#### HOW TO COMPLETE THIS TASK:
Transcribe the passage about Louis Vuitton's perfumer word for word, starting with "Before he joined" and going on through "with Harry Fremont).".

This ensures that its scents have an air of exclusivity and signature, that keep them distinct from the regular run-of-the-mill perfumes. Most of the juices from other luxury labels are usually made by the oft-nameless perfumers in the flavours and fragrance conglomerates such as Firmenich, Givaudan, and IFF.
To re-embark on its olfactory journey, Louis Vuitton hired Jacques Cavallier-Belletrud.
A native of Grasse – the age-old French capital of perfume and leather where the perfumed gloves of yore were created – Cavalier-Belletrud is an award-winning perfumer known in the circles for his original and exquisitely feminine creations.
Before he joined Louis Vuitton in 2012, he was the creator of classics such as Issey Miyake L’Eau d’Issey, and Jean Paul Gaultier Classique. As well as new favourites like Maison Martin Margiela Replica Beach Walk, Flower Market, and Funfair Evening (with Marie Salamangne). He was also the co-creator of Tom Ford’s gorgeous Private Blends Noir de Noir, and Tuscan Leather (both with Harry Fremont).
Rather aptly, Cavallier-Belletrud will be working for Louis Vuitton in a mansion located in Grasse. Previously, the property was a perfume house established in 1640; now it has been transformed into a state-of-the-art lab, but still with a charming lawn and bubbling fountain outside.

#### INFORMATION PROVIDED:
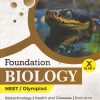 FOUNDATION BIOLOGY NEET/OLYMPIAD CLASS 10TH VOL 2 |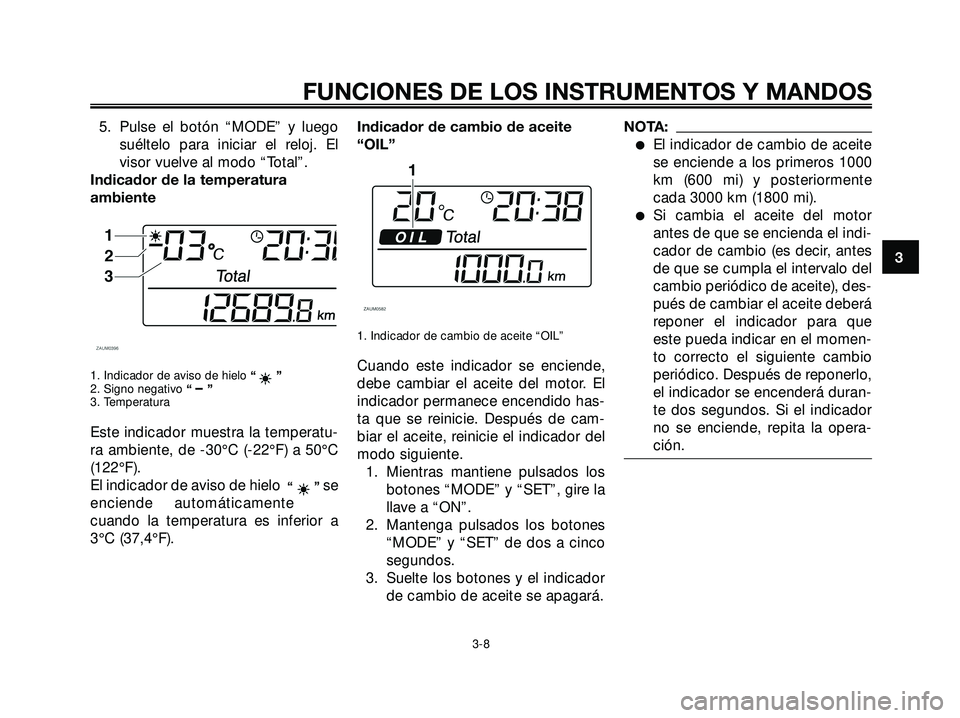 YAMAHA XMAX 250 2007  Manuale de Empleo (in Spanish) 5. Pulse el botón “MODE” y luego
suéltelo para iniciar el reloj. El
visor vuelve al modo “Total”.
Indicador de la temperatura
ambiente
1. Indicador de aviso de hielo “”
2. Signo negativo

#### RESPONSE TO THIS TASK:
Before he joined Louis Vuitton in 2012, he was the creator of classics such as Issey Miyake L’Eau d’Issey, and Jean Paul Gaultier Classique. As well as new favourites like Maison Martin Margiela Replica Beach Walk, Flower Market, and Funfair Evening (with Marie Salamangne). He was also the co-creator of Tom Ford’s gorgeous Private Blends Noir de Noir, and Tuscan Leather (both with Harry Fremont).